• _TASK BRIEF_
Scan the entries below for the word "genus". Copy each line that has it.

RECORDS PROVIDED section start

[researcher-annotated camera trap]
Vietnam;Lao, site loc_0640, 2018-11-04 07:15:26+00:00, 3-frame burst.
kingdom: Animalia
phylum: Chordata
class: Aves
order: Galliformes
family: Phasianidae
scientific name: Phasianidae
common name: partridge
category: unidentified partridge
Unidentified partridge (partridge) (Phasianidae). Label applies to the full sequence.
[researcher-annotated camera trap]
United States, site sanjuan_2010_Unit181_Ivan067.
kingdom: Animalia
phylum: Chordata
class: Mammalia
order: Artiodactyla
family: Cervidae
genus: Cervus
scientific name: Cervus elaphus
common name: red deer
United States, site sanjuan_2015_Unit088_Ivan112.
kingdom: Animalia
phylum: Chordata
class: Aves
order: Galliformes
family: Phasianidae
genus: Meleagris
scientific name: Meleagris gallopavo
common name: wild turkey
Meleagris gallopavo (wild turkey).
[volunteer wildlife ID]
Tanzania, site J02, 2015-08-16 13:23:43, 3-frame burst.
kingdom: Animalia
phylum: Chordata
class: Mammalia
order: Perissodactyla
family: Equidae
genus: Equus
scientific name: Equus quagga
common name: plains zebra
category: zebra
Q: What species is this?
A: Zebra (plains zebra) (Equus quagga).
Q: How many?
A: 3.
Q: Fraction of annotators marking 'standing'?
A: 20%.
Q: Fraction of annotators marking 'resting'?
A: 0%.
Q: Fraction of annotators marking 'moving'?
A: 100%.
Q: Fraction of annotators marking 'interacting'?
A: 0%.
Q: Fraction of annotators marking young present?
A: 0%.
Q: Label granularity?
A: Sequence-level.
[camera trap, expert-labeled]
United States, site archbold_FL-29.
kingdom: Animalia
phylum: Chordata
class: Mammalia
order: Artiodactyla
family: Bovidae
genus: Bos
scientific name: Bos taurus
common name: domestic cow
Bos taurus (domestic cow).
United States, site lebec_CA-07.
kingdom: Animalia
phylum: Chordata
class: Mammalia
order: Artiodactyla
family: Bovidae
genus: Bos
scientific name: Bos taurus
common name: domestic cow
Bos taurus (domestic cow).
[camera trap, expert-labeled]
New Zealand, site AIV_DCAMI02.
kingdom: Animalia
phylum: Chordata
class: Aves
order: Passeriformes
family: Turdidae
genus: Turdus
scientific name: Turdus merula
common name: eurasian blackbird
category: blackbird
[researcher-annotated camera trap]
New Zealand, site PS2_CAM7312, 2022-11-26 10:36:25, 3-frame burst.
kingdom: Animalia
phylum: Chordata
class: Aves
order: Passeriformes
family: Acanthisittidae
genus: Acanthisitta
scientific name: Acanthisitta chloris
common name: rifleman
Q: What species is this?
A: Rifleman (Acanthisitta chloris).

RECORDS PROVIDED section end

• _EXERCISE OUTPUT_
genus: Cervus
genus: Meleagris
genus: Equus
genus: Bos
genus: Bos
genus: Turdus
genus: Acanthisitta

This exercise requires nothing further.